SciPy

SciPy Roadmap

This roadmap page contains only the most important ideas and needs for SciPy going forward. For a more detailed roadmap, including per-subpackage status, many more ideas, API stability and more, see Detailed SciPy Roadmap.

Evolve BLAS and LAPACK support

The Python and Cython interfaces to BLAS and LAPACK in scipy.linalg are one of the most important things that SciPy provides. In general scipy.linalg is in good shape, however we can make a number of improvements:

1. Library support. Our released wheels now ship with OpenBLAS, which is currently the only feasible performant option (ATLAS is too slow, MKL cannot be the default due to licensing issues, Accelerate support is dropped because Apple doesn’t update Accelerate anymore). OpenBLAS isn’t very stable though, sometimes its releases break things and it has issues with threading (currently the only issue for using SciPy with PyPy3). We need at the very least better support for debugging OpenBLAS issues, and better documentation on how to build SciPy with it. An option is to use BLIS for a BLAS interface (see numpy gh-7372).

2. Support for newer LAPACK features. In SciPy 1.2.0 we increased the minimum supported version of LAPACK to 3.4.0. Now that we dropped Python 2.7, we can increase that version further (MKL + Python 2.7 was the blocker for >3.4.0 previously) and start adding support for new features in LAPACK.

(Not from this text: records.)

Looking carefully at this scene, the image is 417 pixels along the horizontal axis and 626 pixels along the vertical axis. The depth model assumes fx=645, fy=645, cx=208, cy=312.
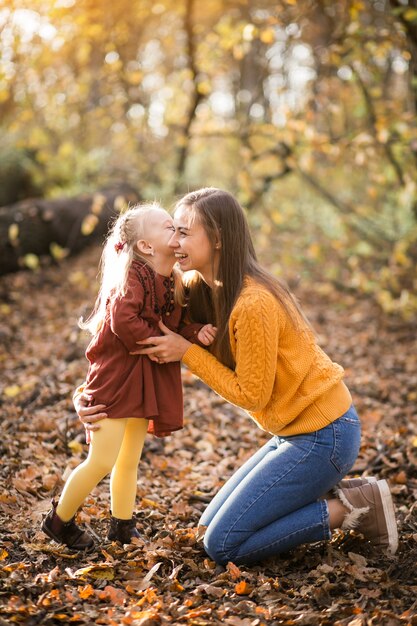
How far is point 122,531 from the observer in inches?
128

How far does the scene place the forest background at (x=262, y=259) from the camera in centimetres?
286

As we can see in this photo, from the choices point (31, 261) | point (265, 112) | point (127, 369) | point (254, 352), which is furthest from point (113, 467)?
point (265, 112)

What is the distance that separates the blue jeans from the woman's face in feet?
3.10

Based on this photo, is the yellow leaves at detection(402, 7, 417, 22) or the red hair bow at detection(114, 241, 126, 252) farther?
the yellow leaves at detection(402, 7, 417, 22)

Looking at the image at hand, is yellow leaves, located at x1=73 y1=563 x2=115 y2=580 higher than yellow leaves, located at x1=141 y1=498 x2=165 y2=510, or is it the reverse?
yellow leaves, located at x1=73 y1=563 x2=115 y2=580

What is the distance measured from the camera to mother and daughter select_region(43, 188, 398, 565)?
9.86 feet

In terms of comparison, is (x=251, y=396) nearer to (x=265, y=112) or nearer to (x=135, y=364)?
(x=135, y=364)

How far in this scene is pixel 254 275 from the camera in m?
3.10

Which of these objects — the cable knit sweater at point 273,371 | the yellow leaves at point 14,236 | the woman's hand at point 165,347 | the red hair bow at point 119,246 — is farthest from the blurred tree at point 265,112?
the woman's hand at point 165,347

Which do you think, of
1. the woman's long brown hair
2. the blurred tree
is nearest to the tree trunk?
the blurred tree

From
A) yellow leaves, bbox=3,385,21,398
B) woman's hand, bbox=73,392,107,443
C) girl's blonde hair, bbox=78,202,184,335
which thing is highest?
girl's blonde hair, bbox=78,202,184,335

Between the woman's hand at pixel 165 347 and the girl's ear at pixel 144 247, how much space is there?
38cm

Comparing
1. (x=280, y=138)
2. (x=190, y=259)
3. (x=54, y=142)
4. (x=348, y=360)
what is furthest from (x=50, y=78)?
(x=190, y=259)

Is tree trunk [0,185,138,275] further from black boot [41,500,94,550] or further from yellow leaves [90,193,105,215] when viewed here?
black boot [41,500,94,550]
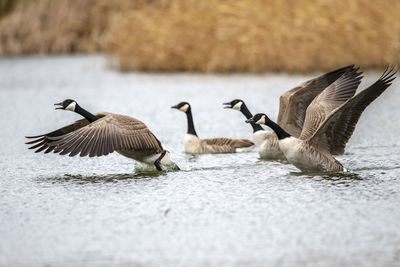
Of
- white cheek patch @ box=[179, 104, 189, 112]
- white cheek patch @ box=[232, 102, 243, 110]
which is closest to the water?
white cheek patch @ box=[179, 104, 189, 112]

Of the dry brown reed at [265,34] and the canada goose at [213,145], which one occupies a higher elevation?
the dry brown reed at [265,34]

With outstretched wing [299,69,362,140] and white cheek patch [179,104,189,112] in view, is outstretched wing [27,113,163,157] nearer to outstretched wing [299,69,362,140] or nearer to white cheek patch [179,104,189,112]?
outstretched wing [299,69,362,140]

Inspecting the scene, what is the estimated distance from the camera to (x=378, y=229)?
5.00m

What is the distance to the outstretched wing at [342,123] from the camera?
6.86 meters

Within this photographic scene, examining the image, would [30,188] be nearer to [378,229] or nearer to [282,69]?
[378,229]

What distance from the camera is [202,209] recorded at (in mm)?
5781

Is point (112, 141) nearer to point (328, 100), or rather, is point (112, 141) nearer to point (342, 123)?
point (342, 123)

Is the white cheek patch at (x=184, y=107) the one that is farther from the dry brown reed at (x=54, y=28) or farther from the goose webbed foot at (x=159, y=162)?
the dry brown reed at (x=54, y=28)

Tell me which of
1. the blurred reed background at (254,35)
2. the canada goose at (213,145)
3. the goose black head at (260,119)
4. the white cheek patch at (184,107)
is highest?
the blurred reed background at (254,35)

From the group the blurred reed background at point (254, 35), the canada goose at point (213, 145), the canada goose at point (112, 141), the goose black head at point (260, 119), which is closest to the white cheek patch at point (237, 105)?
the canada goose at point (213, 145)

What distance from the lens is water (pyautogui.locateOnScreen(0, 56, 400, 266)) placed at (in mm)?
4574

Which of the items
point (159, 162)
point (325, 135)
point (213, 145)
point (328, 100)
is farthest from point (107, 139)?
point (328, 100)

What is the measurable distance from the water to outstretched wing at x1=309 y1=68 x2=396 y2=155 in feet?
1.26

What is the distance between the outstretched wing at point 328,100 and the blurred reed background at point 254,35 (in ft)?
26.4
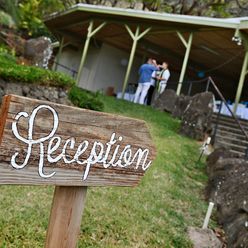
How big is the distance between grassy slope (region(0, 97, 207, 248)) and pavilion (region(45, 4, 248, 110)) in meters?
6.95

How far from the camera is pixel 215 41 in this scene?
46.3 feet

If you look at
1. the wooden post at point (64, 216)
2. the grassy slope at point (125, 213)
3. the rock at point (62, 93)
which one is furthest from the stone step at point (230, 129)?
the wooden post at point (64, 216)

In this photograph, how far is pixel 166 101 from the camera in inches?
523

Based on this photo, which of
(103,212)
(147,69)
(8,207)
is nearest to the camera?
(8,207)

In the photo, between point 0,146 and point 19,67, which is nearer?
point 0,146

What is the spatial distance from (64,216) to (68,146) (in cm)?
42

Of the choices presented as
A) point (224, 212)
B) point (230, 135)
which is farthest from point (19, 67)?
point (230, 135)

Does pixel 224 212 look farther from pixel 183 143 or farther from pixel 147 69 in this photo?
pixel 147 69

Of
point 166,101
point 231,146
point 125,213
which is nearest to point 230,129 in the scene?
point 231,146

Implement sparse arrays in addition to sparse matrices

The sparse matrix formats are mostly feature-complete, however the main issue is that they act like numpy.matrix (which will be deprecated in NumPy at some point). What we want is sparse arrays that act like numpy.ndarray. This is being worked on in https://github.com/pydata/sparse, which is quite far along. The tentative plan is:

  • Start depending on pydata/sparse once it’s feature-complete enough (it still needs a CSC/CSR equivalent) and okay performance-wise.

  • Add support for pydata/sparse to scipy.sparse.linalg (and perhaps to scipy.sparse.csgraph after that).

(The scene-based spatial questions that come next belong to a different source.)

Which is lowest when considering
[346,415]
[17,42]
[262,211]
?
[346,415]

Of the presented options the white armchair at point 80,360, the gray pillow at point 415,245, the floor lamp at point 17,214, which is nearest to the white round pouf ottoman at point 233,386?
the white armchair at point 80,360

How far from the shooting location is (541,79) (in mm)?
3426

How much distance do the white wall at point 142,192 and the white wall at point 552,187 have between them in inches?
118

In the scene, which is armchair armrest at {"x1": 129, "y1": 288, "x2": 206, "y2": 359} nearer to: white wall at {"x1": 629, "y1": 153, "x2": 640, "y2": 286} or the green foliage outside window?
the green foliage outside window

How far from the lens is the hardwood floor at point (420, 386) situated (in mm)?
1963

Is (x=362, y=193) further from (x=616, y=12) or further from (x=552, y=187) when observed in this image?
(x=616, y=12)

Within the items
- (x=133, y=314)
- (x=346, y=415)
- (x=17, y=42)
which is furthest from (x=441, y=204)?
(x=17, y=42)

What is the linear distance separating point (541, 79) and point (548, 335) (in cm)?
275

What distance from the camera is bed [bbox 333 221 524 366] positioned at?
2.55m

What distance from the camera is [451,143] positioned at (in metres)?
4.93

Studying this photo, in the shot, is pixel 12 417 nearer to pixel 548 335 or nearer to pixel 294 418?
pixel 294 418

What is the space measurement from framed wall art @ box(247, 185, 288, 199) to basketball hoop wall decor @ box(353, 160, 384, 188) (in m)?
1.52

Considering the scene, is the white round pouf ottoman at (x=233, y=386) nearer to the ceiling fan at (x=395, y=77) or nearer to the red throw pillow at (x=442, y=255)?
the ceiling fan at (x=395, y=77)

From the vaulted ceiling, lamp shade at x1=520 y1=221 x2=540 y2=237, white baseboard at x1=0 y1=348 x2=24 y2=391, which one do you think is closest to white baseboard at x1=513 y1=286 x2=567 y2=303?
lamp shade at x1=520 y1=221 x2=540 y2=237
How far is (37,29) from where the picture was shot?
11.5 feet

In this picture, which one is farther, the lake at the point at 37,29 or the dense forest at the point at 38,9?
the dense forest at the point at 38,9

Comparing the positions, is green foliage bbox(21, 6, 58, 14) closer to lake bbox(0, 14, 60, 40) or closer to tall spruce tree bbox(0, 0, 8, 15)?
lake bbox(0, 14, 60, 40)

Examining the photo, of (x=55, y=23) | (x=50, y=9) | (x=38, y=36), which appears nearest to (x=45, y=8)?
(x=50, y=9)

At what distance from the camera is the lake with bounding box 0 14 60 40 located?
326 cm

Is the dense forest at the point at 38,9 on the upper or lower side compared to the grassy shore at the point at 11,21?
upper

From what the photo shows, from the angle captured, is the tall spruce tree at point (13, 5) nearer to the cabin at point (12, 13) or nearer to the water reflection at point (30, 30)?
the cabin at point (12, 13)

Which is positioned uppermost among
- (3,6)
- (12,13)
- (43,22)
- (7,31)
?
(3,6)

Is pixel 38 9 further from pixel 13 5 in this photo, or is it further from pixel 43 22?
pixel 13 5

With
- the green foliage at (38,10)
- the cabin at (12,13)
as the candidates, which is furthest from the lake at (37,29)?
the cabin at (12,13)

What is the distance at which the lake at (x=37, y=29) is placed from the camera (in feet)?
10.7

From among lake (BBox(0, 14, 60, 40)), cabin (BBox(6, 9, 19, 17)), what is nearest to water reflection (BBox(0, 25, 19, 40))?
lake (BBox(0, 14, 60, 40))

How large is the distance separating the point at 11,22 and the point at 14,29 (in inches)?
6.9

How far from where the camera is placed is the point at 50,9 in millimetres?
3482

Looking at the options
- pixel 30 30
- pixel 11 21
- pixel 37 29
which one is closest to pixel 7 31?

  • Indicate in the documentation that for new code users should prefer pydata/sparse over sparse matrices.

  • When NumPy deprecates numpy.matrix, vendor that or maintain it as a stand-alone package.

Fourier transform enhancements

The new scipy.fft subpackage should be extended to add a backend system with support for PyFFTW and mkl-fft.

Support for distributed arrays and GPU arrays

NumPy is splitting its API from its execution engine with __array_function__ and __array_ufunc__. This will enable parts of SciPy to accept distributed arrays (e.g. dask.array.Array) and GPU arrays (e.g. cupy.ndarray) that implement the ndarray interface. At the moment it is not yet clear which algorithms will work out of the box, and if there are significant performance gains when they do. We want to create a map of which parts of the SciPy API work, and improve support over time.

In addition to making use of NumPy protocols like __array_function__, we can make use of these protocols in SciPy as well. That will make it possible to (re)implement SciPy functions like, e.g., those in scipy.signal for Dask or GPU arrays (see NEP 18 - use outside of NumPy).

Improve source builds on Windows

SciPy critically relies on Fortran code. This is still problematic on Windows. There are currently only two options: using Intel Fortran, or using MSVC + gfortran. The former is expensive, while the latter works (it’s what we use for releases) but is quite hard to do correctly. For allowing contributors and end users to reliably build SciPy on Windows, using the Flang compiler looks like the best way forward long-term. Until Flang support materializes, we need to streamline and better document the MSVC + gfortran build.

Statistics enhancements

The scipy.stats enhancements listed in the Detailed SciPy Roadmap are of particularly high importance to the project.

  • Improve the options for fitting a probability distribution to data.

  • Expand the set of hypothesis tests. In particular, include all the basic variations of analysis of variance.

  • Add confidence intervals for all statistical tests.